Why it's not "looking things up". LLMs don't retrieve information from a database at inference time. They compress patterns from training data into weights. This is why they can be confidently wrong.


The Context Window

Every LLM has a context window — the maximum number of tokens it can "see" at once when generating a response. This includes your prompt, any prior conversation, and the response it's generating.

| Model | Context Window | |-------|---------------| | GPT-4o | 128K tokens | | Claude 3.5 Sonnet | 200K tokens | | Gemini 1.5 Pro | 1M tokens |

Practical implications:

  • Keep essential instructions in the prompt — don't bury them deep in a long document
  • In long conversations, early messages may "fall out" of context
  • Longer context = more expensive API calls (you pay per token)

Temperature: Controlling Randomness

When an LLM picks the next token, it doesn't always pick the highest-probability one. There's a parameter called temperature that controls how much randomness is introduced.

  • Low temperature (0–0.3): More deterministic. The model almost always picks the most likely token. Great for factual tasks, code, JSON output.
  • Medium temperature (0.5–0.7): Balanced. Good for general writing.
  • High temperature (0.8–1.0+): More creative and unpredictable. The model explores less likely tokens. Great for brainstorming, creative writing.

If you're using the API, you control temperature directly. If you're using ChatGPT/Claude/Gemini chat interfaces, they pick a default (usually around 0.7).

In your prompts: You can mimic low-temperature behavior by adding explicit constraints. "Be precise and consistent" pulls the model toward deterministic patterns.


System Prompts vs User Prompts

In most LLM APIs, there are two main input types:

System prompt: Instructions that define the AI's overall behavior, persona, and constraints. Set once, applies to the whole conversation.

User prompt: The actual request or question in each turn of the conversation.

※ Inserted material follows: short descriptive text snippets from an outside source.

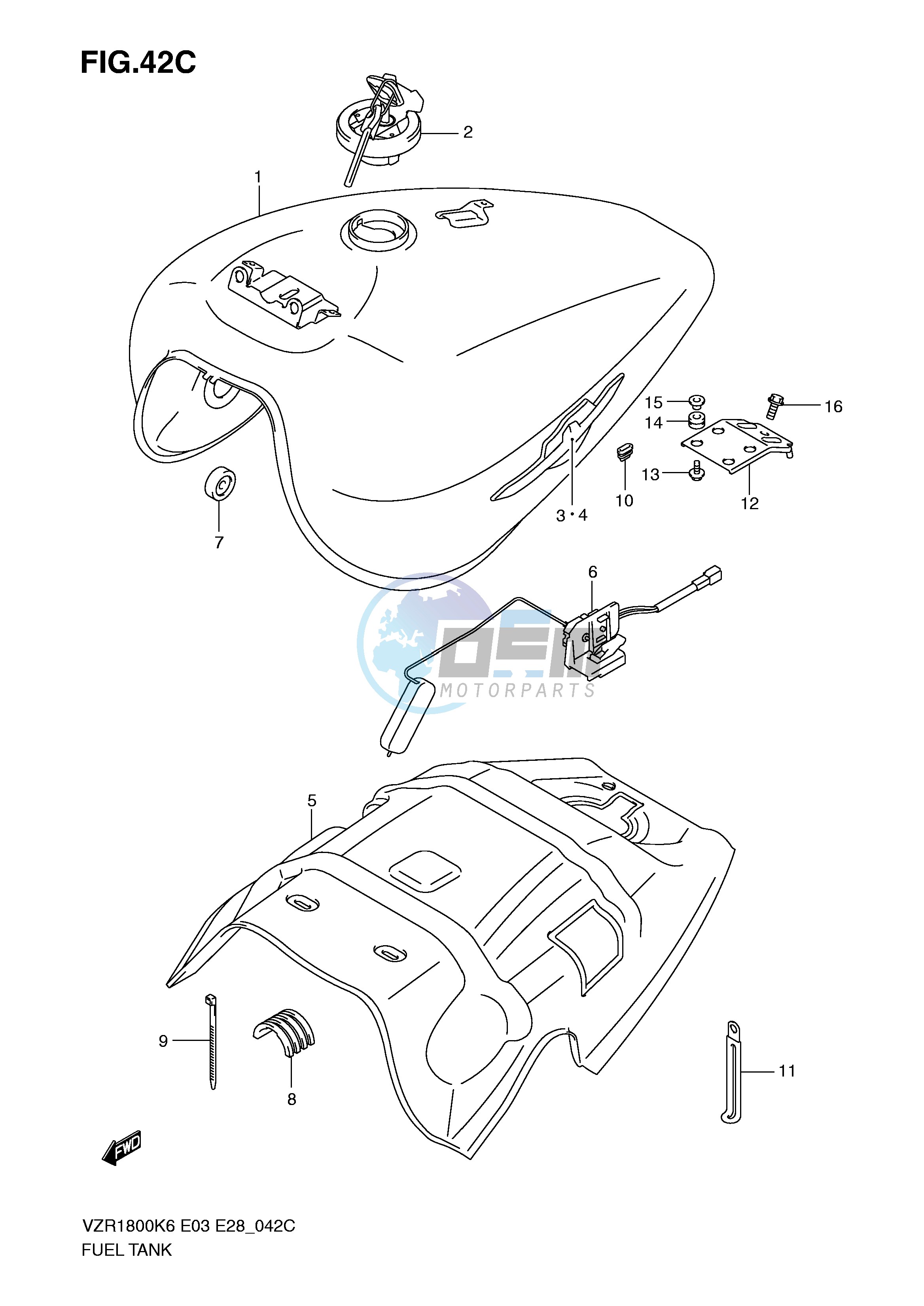 FUEL TANK (VZR1800K9 NK9)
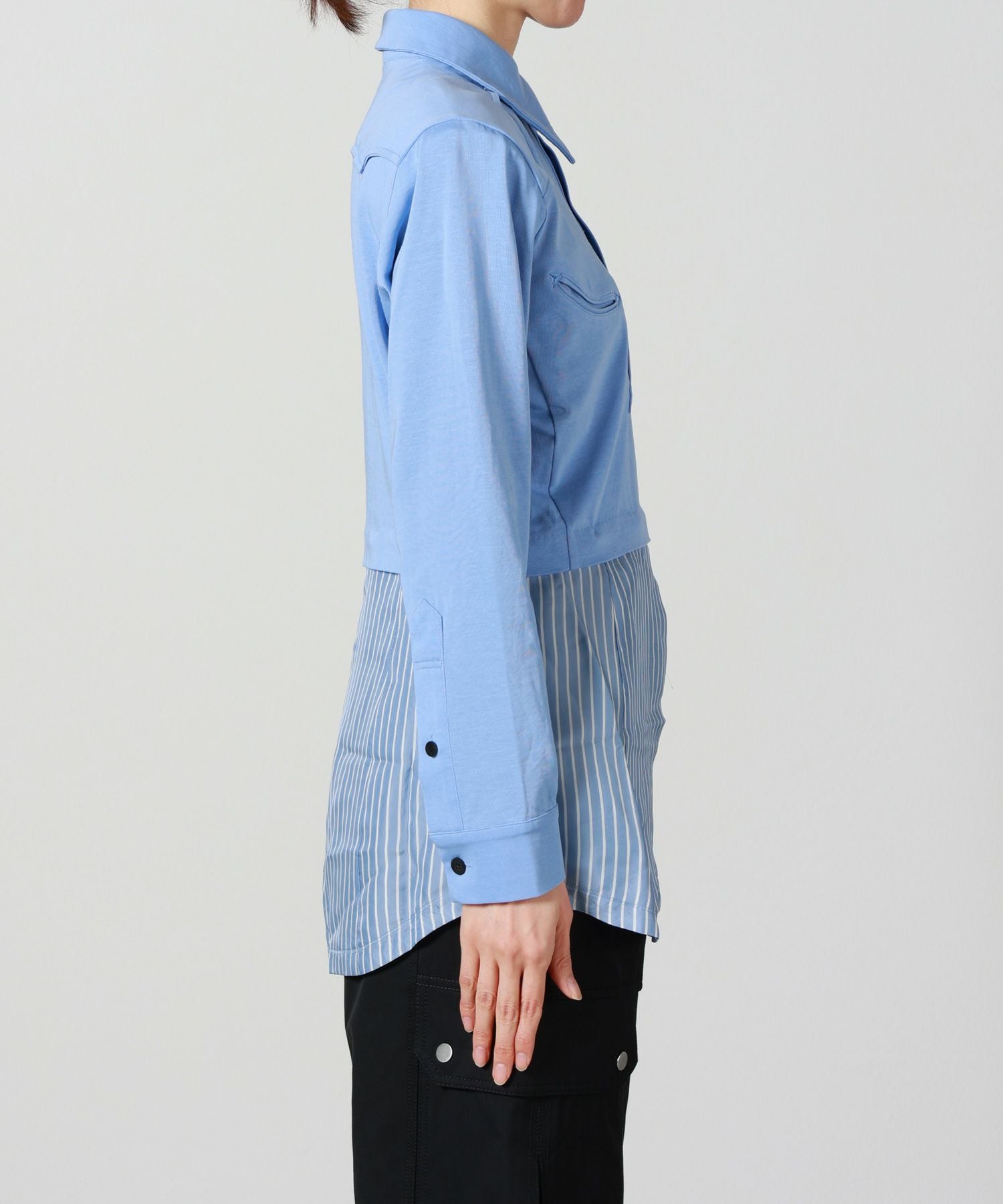TOGA PULLA(トーガプルラ)】 COTTON JERSEY SHIRT｜PARIGOT ONLINE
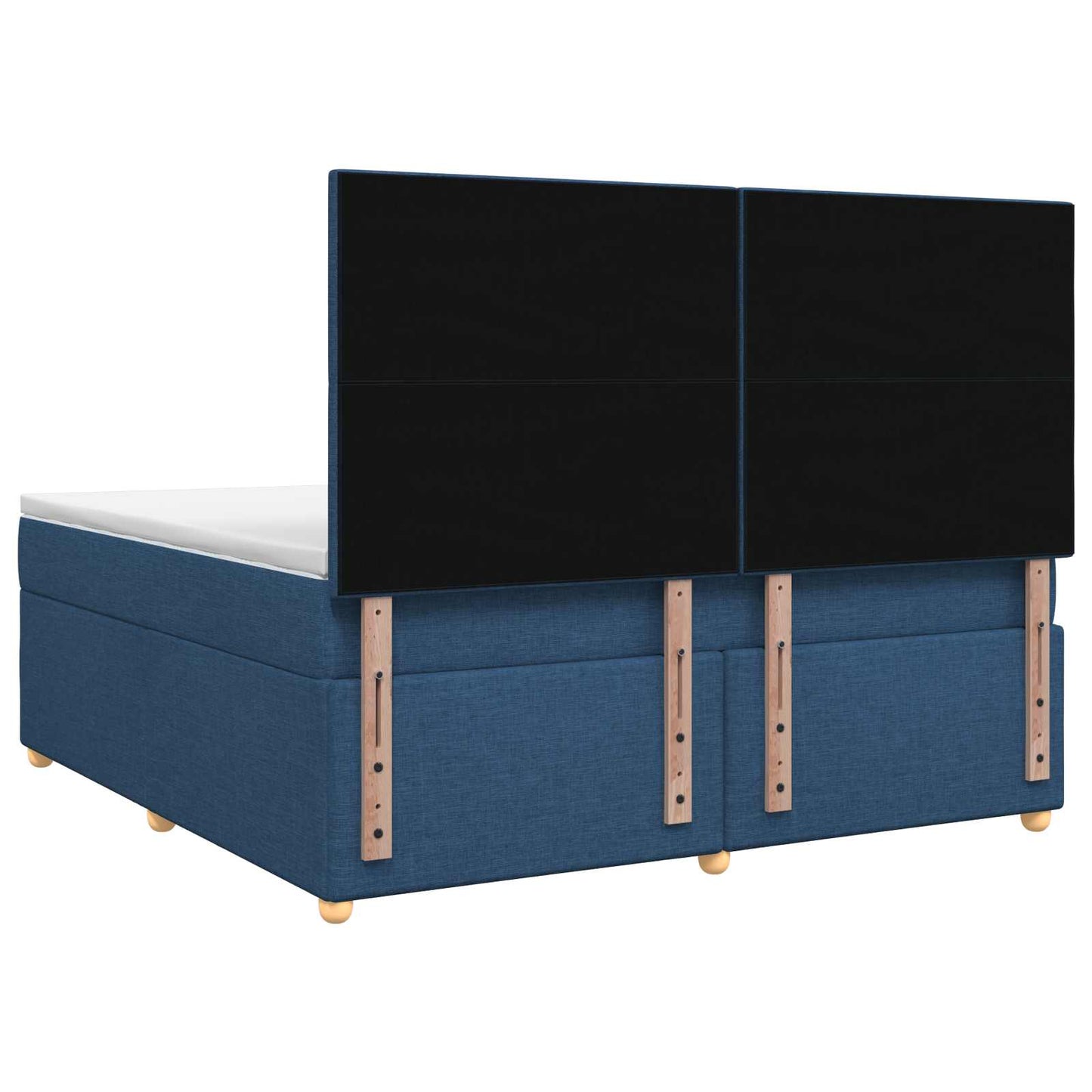Boxspring ágy matraccal LED szalagokkal Kék 140 x 190 cm Szövet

In the chat interfaces (ChatGPT, Claude.ai), the first message you send effectively acts as the user prompt. Some interfaces let you set a custom system prompt in settings.

When prompting via API or building products: always put persistent instructions (role, constraints, output format) in the system prompt and task-specific instructions in the user prompt.


What LLMs Are Good and Bad At

Good at:

  • Transforming text (summarizing, rewriting, translating, formatting)
  • Generating plausible, fluent text in any style
  • Pattern matching and classification
  • Reasoning through problems step by step (with the right prompts)
  • Writing code based on natural language descriptions

Bad at:

  • Precise arithmetic (they predict digits, not calculate)
  • Knowing recent events (knowledge cutoff)
  • Citing specific sources reliably (they paraphrase, not retrieve)
  • Tasks requiring exact, consistent memory across long sessions
  • Anything that requires genuinely novel reasoning (not seen in training)

Key Takeaway

LLMs predict text — they don't think. Understanding this shifts how you prompt: you're not asking a person to help you, you're guiding a powerful pattern-matching system toward the output you want. Give it context, structure, examples, and constraints — and it performs remarkably well. Leave gaps, and it fills them with plausible-sounding guesses.

This concludes the Beginner Track. You now understand: what a prompt is, how to be specific, how to assign roles, how to format output, and how the underlying model works. You're ready for the Intermediate Track.